**Pasaje:**

○ ○ ○ ○ ○ ○ ○

2. Los fragmentos a separar, a recordar...
Ocurre que un texto así implantado en la memoria social no suele abandonarla del todo. De estos versos siguen volviendo, como siempre, unas aperturas poemáticas con largo reconocimiento de monumentos poéticos, como «Puedo escribir los versos más tristes esta noche», como «Cuerpo de mujer, blancas colinas muslos blancos»; y esos finales como «Quién eres tú, quién eres?», como «Ah, silenciosa!», como «llena es de tristeza»... –y también, desde toda la extensión del libro, esa melancolía paradójica expresada con una gozosa, con una imposible intensidad–. Y eso no puede ser todo. Desde nuevas lecturas tal vez se esté proyectando otra mirada (lateral, de página enfrentada, de vuelta atrás) sobre el texto general.
Se habla desde hace décadas de los rastros de romanticismo tardío y de modernismo finisecular –con su arrastre de las otras escuelas poéticas en las que abrevaron– que conservan los Veinte poemas. Y el señalamiento es cierto si atendemos a esos fragmentos que todos recuerdan, y de los que muy pocos podrían partir para la reconstrucción de un poema entero. Así pasa, en otros órdenes de memoria, con los versos sueltos que en la Argentina hacen el repertorio de tangos de cada uno, y así pasó, según enseñó Menéndez Pidal, con los romances caídos de los grandes cantares del Medioevo, puestos en sombra por esos momentos líricos que se mostraron más convocantes que sus expansiones y sus continuidades épicas. Y vuelve a ocurrir, muy prioritariamente, con aquellos de estos poemas en los que insisten los brillos de ese romanticismo y ese modernismo, o se despliegan novedades en la construcción de escenas de relato que continuaron, después, en la obra posterior de Neruda. Es difícil, en cambio, que en la historia de las lecturas de los Veinte poemas haya ocupado un lugar destacado algún fragmento del poema 2 («En su llama mortal la luz te envuelve...»), en verso libre y con un tratamiento de la metáfora que lo hace vecino de los contemporáneos de los poetas ultraístas que habían escrito ya en España y América, y que estaban probando ya entonces o probarían enseguida otros modos y llamados.
3. La ruptura, la mezcla, la lectura plural...
Conjetura: si bien el poema 2 no está solo en su desvío, otros comparten su margen pero con momentos de tradición o de apelación emotiva que los retiraron de toda insularidad vanguardista. Así, el 9, con la fruición decadentista de su comienzo: «Ebrio de trementina y largos besos...», o el 11, con su fantástico «Hace una cruz de luto entre mis cejas, huye...», o el 13, con sus dos primeros versos inseparables de una memoria abarcativa de la obra general de Neruda, de antes y después: «He ido marcando con cruces de fuego / el atlas blanco de tu cuerpo»; o el 14, inocentado, en perspectiva, por la ya lejana ingenuidad de su final: «Quiero hacer contigo / lo que la primavera hace con los cerezos». Más clavado en su tiempo, pero no por sus rupturas sino por sus ataduras a jerarquías temporales de la moda editorial, queda el 16, precedido por el grave reconocimiento de su condición de «paráfrasis de un poema de Tagore».

○ ○ ○ ○ ○ ○ ○

**Filas de datos:**
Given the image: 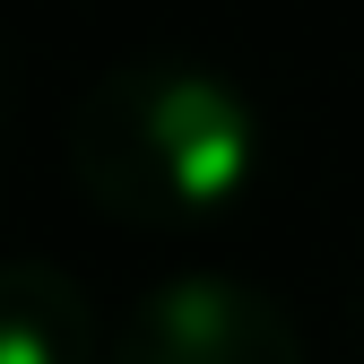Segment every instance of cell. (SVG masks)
<instances>
[{
	"mask_svg": "<svg viewBox=\"0 0 364 364\" xmlns=\"http://www.w3.org/2000/svg\"><path fill=\"white\" fill-rule=\"evenodd\" d=\"M260 113L200 61H122L70 113V173L87 208L139 235H173L252 191Z\"/></svg>",
	"mask_w": 364,
	"mask_h": 364,
	"instance_id": "1",
	"label": "cell"
},
{
	"mask_svg": "<svg viewBox=\"0 0 364 364\" xmlns=\"http://www.w3.org/2000/svg\"><path fill=\"white\" fill-rule=\"evenodd\" d=\"M113 364H304V330L243 278H173L130 304Z\"/></svg>",
	"mask_w": 364,
	"mask_h": 364,
	"instance_id": "2",
	"label": "cell"
},
{
	"mask_svg": "<svg viewBox=\"0 0 364 364\" xmlns=\"http://www.w3.org/2000/svg\"><path fill=\"white\" fill-rule=\"evenodd\" d=\"M96 304L53 260H0V364H96Z\"/></svg>",
	"mask_w": 364,
	"mask_h": 364,
	"instance_id": "3",
	"label": "cell"
},
{
	"mask_svg": "<svg viewBox=\"0 0 364 364\" xmlns=\"http://www.w3.org/2000/svg\"><path fill=\"white\" fill-rule=\"evenodd\" d=\"M355 347H364V304H355Z\"/></svg>",
	"mask_w": 364,
	"mask_h": 364,
	"instance_id": "4",
	"label": "cell"
}]
</instances>
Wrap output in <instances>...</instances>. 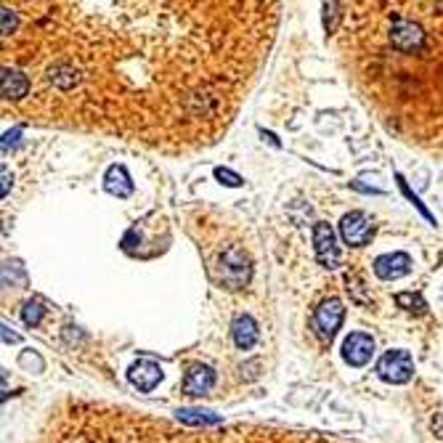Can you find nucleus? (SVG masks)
I'll return each mask as SVG.
<instances>
[{"label":"nucleus","mask_w":443,"mask_h":443,"mask_svg":"<svg viewBox=\"0 0 443 443\" xmlns=\"http://www.w3.org/2000/svg\"><path fill=\"white\" fill-rule=\"evenodd\" d=\"M380 377L388 380V383H409L411 380V374H414V361L409 356L406 350H390V353H385L383 361H380Z\"/></svg>","instance_id":"3"},{"label":"nucleus","mask_w":443,"mask_h":443,"mask_svg":"<svg viewBox=\"0 0 443 443\" xmlns=\"http://www.w3.org/2000/svg\"><path fill=\"white\" fill-rule=\"evenodd\" d=\"M279 3L6 0L3 114L192 154L263 70Z\"/></svg>","instance_id":"1"},{"label":"nucleus","mask_w":443,"mask_h":443,"mask_svg":"<svg viewBox=\"0 0 443 443\" xmlns=\"http://www.w3.org/2000/svg\"><path fill=\"white\" fill-rule=\"evenodd\" d=\"M213 383H216V374L202 366V369H192L189 374H186L183 390H186L189 395H202L213 388Z\"/></svg>","instance_id":"10"},{"label":"nucleus","mask_w":443,"mask_h":443,"mask_svg":"<svg viewBox=\"0 0 443 443\" xmlns=\"http://www.w3.org/2000/svg\"><path fill=\"white\" fill-rule=\"evenodd\" d=\"M313 242H316V255H319V260L324 265H329V268H335L337 260H340V252L335 247V234H332V228L329 223H316L313 228Z\"/></svg>","instance_id":"7"},{"label":"nucleus","mask_w":443,"mask_h":443,"mask_svg":"<svg viewBox=\"0 0 443 443\" xmlns=\"http://www.w3.org/2000/svg\"><path fill=\"white\" fill-rule=\"evenodd\" d=\"M343 316H345V308H343V303L340 300H324L322 305L316 308V326H319V332L322 337H332L340 329V324H343Z\"/></svg>","instance_id":"5"},{"label":"nucleus","mask_w":443,"mask_h":443,"mask_svg":"<svg viewBox=\"0 0 443 443\" xmlns=\"http://www.w3.org/2000/svg\"><path fill=\"white\" fill-rule=\"evenodd\" d=\"M29 443H348L316 432L234 425L183 430L173 422L109 404H67L51 411Z\"/></svg>","instance_id":"2"},{"label":"nucleus","mask_w":443,"mask_h":443,"mask_svg":"<svg viewBox=\"0 0 443 443\" xmlns=\"http://www.w3.org/2000/svg\"><path fill=\"white\" fill-rule=\"evenodd\" d=\"M159 380H162V369H159V364H154V361H149V359H141L138 364H133L131 383L135 385L138 390L149 393V390H152Z\"/></svg>","instance_id":"8"},{"label":"nucleus","mask_w":443,"mask_h":443,"mask_svg":"<svg viewBox=\"0 0 443 443\" xmlns=\"http://www.w3.org/2000/svg\"><path fill=\"white\" fill-rule=\"evenodd\" d=\"M374 353V340L364 332H353L348 335V340L343 343V359L350 364V366H366Z\"/></svg>","instance_id":"4"},{"label":"nucleus","mask_w":443,"mask_h":443,"mask_svg":"<svg viewBox=\"0 0 443 443\" xmlns=\"http://www.w3.org/2000/svg\"><path fill=\"white\" fill-rule=\"evenodd\" d=\"M340 231H343V239H345V244L361 247V244H366V242H369L371 223H369V218L364 216V213H350V216L343 218Z\"/></svg>","instance_id":"6"},{"label":"nucleus","mask_w":443,"mask_h":443,"mask_svg":"<svg viewBox=\"0 0 443 443\" xmlns=\"http://www.w3.org/2000/svg\"><path fill=\"white\" fill-rule=\"evenodd\" d=\"M40 313H43V308L40 305H27V311H25V322L27 324H37V319H40Z\"/></svg>","instance_id":"14"},{"label":"nucleus","mask_w":443,"mask_h":443,"mask_svg":"<svg viewBox=\"0 0 443 443\" xmlns=\"http://www.w3.org/2000/svg\"><path fill=\"white\" fill-rule=\"evenodd\" d=\"M107 189L112 194H117V197H128V194L133 192V183L128 180V176H125L122 168H112L107 176Z\"/></svg>","instance_id":"12"},{"label":"nucleus","mask_w":443,"mask_h":443,"mask_svg":"<svg viewBox=\"0 0 443 443\" xmlns=\"http://www.w3.org/2000/svg\"><path fill=\"white\" fill-rule=\"evenodd\" d=\"M395 303H398V305H411V311H425V303H422V298H417V295H398Z\"/></svg>","instance_id":"13"},{"label":"nucleus","mask_w":443,"mask_h":443,"mask_svg":"<svg viewBox=\"0 0 443 443\" xmlns=\"http://www.w3.org/2000/svg\"><path fill=\"white\" fill-rule=\"evenodd\" d=\"M409 271V255L395 252V255H385L374 263V274L380 279H398Z\"/></svg>","instance_id":"9"},{"label":"nucleus","mask_w":443,"mask_h":443,"mask_svg":"<svg viewBox=\"0 0 443 443\" xmlns=\"http://www.w3.org/2000/svg\"><path fill=\"white\" fill-rule=\"evenodd\" d=\"M255 340H258V326L252 322L250 316H239L237 322H234V343L239 348H252L255 345Z\"/></svg>","instance_id":"11"},{"label":"nucleus","mask_w":443,"mask_h":443,"mask_svg":"<svg viewBox=\"0 0 443 443\" xmlns=\"http://www.w3.org/2000/svg\"><path fill=\"white\" fill-rule=\"evenodd\" d=\"M216 176H218V178H220V180H226L228 186H239V183H242V180L237 178V176H234V173H228V170H218Z\"/></svg>","instance_id":"15"}]
</instances>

○ ○ ○ ○ ○ ○ ○

**Enunciado:**
Según el pasaje sobre los Veinte poemas, ¿de qué obra es paráfrasis el poema 16?

**Solución:**
De un poema de Tagore.